Pequeñas Tribus y Comunidades Demoníacas a veces construían la estatua de Antero en sus territorios con la esperanza de que los Señores Abismales los dejaran en paz.

Después de que el Gólem de Destrucción había asolado todas las Capas del Abismo, la mayoría de los Señores Abismales le temían, así que dejaban en paz a estas pequeñas tribus de Demonios por miedo a que Antero los visitara y destruyera todo lo que poseían.

También fue por eso que nadie se atrevía a tocar la 13ª Capa, pues este era el Dominio del Heraldo de la Muerte de Antero.

Aunque muchos testigos creían que el Gólem realmente había caído en la guerra, aún no se atrevían a atacarlo por miedo a que Antero pudiera revivir y encontrar su camino de vuelta al Abismo.

András fue una excepción porque logró descubrir la verdad acerca de la constitución corporal de Rhiannon a través del diario de su antiguo amante, haciéndolo codiciarla aún más.

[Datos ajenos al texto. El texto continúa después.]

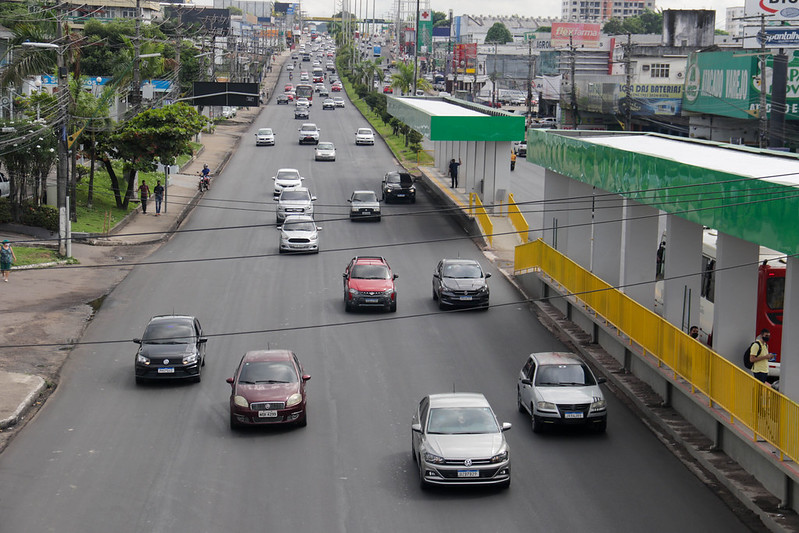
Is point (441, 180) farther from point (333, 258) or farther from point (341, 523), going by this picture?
point (341, 523)

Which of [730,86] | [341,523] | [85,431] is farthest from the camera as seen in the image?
[730,86]

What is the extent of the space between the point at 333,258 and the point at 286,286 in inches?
222

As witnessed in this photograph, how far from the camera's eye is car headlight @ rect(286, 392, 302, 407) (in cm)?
2203

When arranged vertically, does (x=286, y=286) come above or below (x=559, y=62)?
below

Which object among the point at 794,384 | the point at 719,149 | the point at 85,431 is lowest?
the point at 85,431

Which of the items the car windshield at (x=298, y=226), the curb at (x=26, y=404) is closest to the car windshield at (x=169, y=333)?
the curb at (x=26, y=404)

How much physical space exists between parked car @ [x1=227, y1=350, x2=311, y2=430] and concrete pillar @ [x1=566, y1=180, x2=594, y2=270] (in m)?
13.3

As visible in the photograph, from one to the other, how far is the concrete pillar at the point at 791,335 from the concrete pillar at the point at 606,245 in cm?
1263

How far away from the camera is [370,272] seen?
3397 centimetres

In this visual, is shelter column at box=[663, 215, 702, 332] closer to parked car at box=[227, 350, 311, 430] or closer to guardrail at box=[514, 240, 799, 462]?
guardrail at box=[514, 240, 799, 462]

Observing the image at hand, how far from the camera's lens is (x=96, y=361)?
28219 millimetres

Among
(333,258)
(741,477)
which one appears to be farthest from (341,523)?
(333,258)

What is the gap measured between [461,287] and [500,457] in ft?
50.6

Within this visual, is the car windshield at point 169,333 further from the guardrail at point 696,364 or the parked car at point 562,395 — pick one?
the guardrail at point 696,364
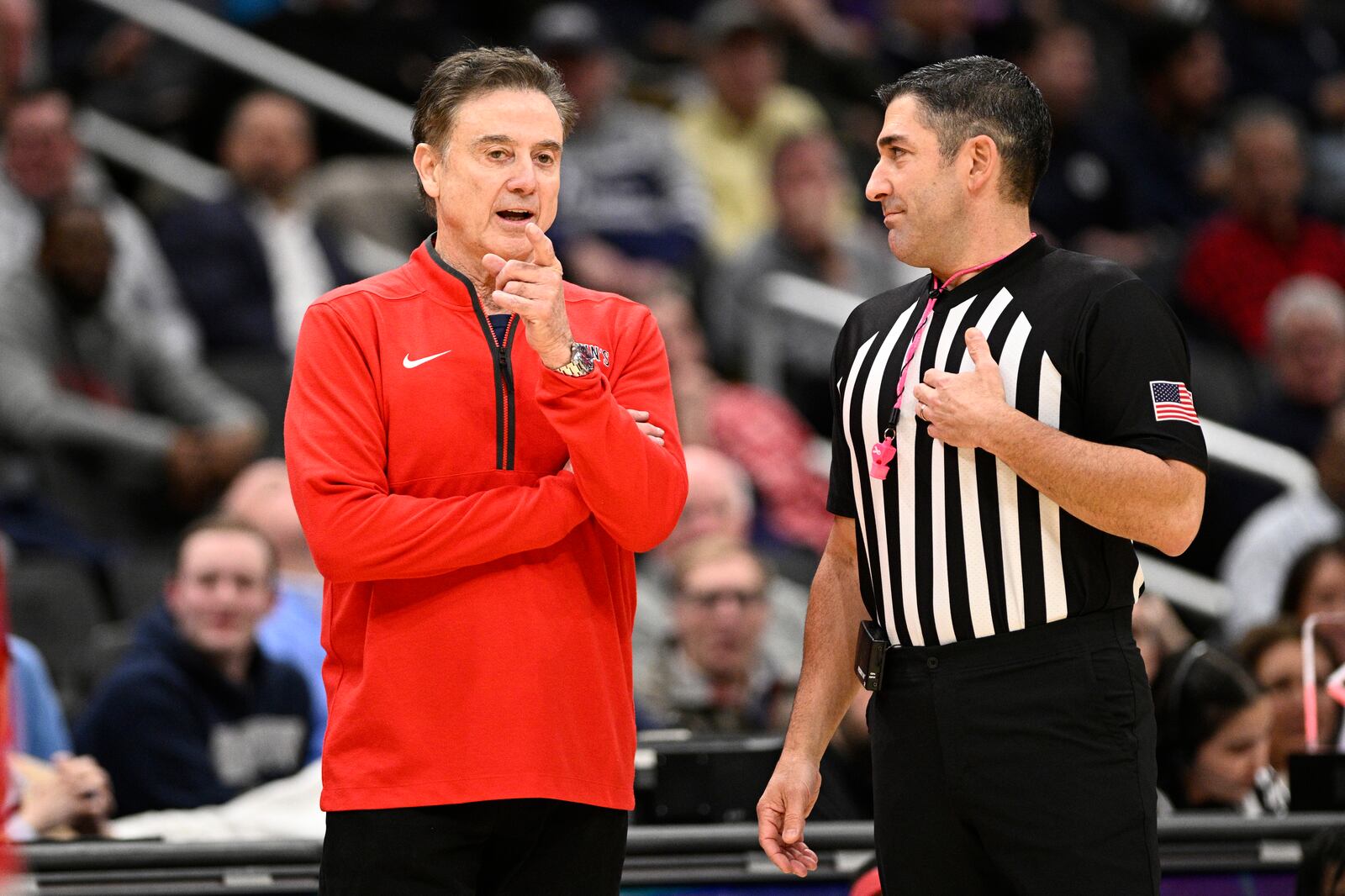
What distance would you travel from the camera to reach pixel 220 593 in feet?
18.0

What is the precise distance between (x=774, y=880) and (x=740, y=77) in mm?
5821

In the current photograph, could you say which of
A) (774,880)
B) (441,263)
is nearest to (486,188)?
(441,263)

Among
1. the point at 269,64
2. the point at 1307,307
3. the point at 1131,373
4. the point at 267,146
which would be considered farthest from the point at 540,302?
the point at 269,64

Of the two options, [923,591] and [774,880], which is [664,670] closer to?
[774,880]

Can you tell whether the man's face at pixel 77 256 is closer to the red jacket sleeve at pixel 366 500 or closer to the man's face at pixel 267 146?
the man's face at pixel 267 146

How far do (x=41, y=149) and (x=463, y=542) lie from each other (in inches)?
212

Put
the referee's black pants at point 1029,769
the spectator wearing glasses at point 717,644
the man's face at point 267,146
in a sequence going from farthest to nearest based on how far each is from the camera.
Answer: the man's face at point 267,146 → the spectator wearing glasses at point 717,644 → the referee's black pants at point 1029,769

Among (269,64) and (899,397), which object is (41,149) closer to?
(269,64)

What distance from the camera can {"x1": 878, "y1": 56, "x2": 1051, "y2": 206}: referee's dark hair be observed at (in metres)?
3.11

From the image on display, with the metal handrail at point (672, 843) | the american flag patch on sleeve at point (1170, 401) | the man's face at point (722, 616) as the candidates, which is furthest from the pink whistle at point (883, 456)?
the man's face at point (722, 616)

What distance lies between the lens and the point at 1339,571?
6.23 metres

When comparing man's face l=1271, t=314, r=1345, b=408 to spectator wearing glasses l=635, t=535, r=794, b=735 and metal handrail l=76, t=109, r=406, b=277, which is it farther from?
metal handrail l=76, t=109, r=406, b=277

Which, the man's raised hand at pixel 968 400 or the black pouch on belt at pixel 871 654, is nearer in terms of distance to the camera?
the man's raised hand at pixel 968 400

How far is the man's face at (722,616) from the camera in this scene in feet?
19.5
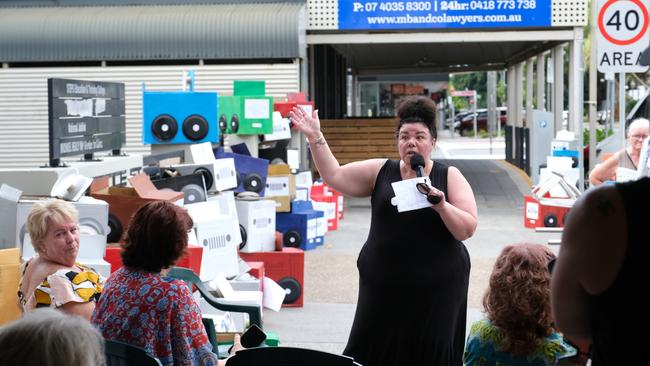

—¿Adónde crees que vas, insignificante Demonio?

—rió Antero entre dientes mientras señalaba con el dedo al Señor Abismal que huía.

—Duelo divino.

András, que casi había alcanzado el portal, se congeló en el aire y se encontró siendo arrastrado hacia el Gigante Gólem, cuyo puño ya estaba alzado en alto.

—¡Nooooooooooooo!

—el grito de András resonó por todo el campo de batalla mientras se encontraba impotente mirando el gigantesco puño que estaba a punto de aterrizar en su cuerpo.

Unos segundos después, una explosión que sacudía la tierra sopló a todos lejos del campo de batalla.

Lux tomó a Eiko en sus brazos antes de convocar a su Dios Cadáver y Rey Esqueleto para protegerlos de las secuelas del golpe a plena potencia de Antero, que era más poderoso que la arma táctica nuclear que Eiko había usado contra los Santos del Ejército Divino de la Luz.